### SHORT EXERCISE
Extract each line of the records that contains the string "support". Case counts.

### RECORDS SHOWN
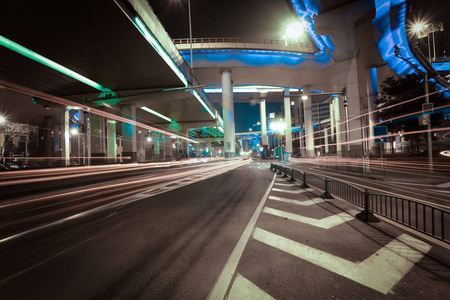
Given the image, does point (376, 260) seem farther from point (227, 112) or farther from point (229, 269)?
point (227, 112)

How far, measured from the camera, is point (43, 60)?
17828 mm

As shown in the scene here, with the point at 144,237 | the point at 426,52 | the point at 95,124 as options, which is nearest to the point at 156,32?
the point at 144,237

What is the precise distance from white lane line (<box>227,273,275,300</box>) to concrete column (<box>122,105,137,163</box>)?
2917 cm

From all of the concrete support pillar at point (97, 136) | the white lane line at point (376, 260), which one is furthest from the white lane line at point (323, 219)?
the concrete support pillar at point (97, 136)

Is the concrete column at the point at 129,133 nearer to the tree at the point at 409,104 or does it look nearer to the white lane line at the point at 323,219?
the white lane line at the point at 323,219

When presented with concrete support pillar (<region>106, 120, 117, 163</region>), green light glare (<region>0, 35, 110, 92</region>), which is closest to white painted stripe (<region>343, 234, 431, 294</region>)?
green light glare (<region>0, 35, 110, 92</region>)

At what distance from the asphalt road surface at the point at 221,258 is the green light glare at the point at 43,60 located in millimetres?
16350

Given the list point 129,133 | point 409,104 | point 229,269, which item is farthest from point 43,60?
point 409,104

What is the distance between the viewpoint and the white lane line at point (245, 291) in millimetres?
2777

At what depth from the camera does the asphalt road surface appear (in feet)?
9.66

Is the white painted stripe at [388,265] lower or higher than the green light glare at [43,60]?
lower

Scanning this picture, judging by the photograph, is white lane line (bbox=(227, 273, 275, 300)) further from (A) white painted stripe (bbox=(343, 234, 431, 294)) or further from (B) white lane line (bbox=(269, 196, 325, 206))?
(B) white lane line (bbox=(269, 196, 325, 206))

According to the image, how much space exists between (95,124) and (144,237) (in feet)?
99.9

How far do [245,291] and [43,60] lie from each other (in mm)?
24442
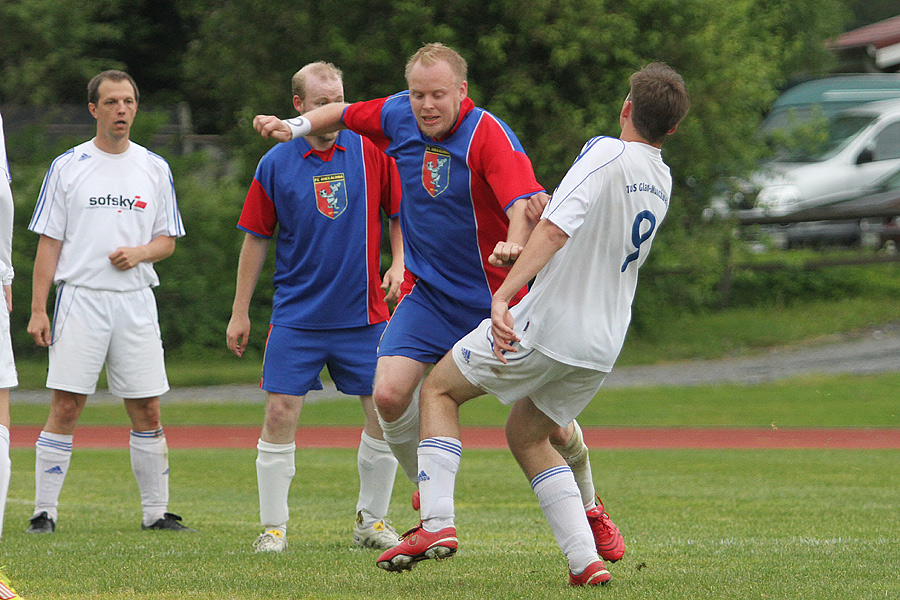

### RESULT OF THE TASK
From all of the concrete support pillar at point (97, 136) | the white lane line at point (376, 260), which one is furthest from the white lane line at point (323, 219)?
the concrete support pillar at point (97, 136)
When presented with concrete support pillar (<region>106, 120, 117, 163</region>), green light glare (<region>0, 35, 110, 92</region>), which is closest to white painted stripe (<region>343, 234, 431, 294</region>)?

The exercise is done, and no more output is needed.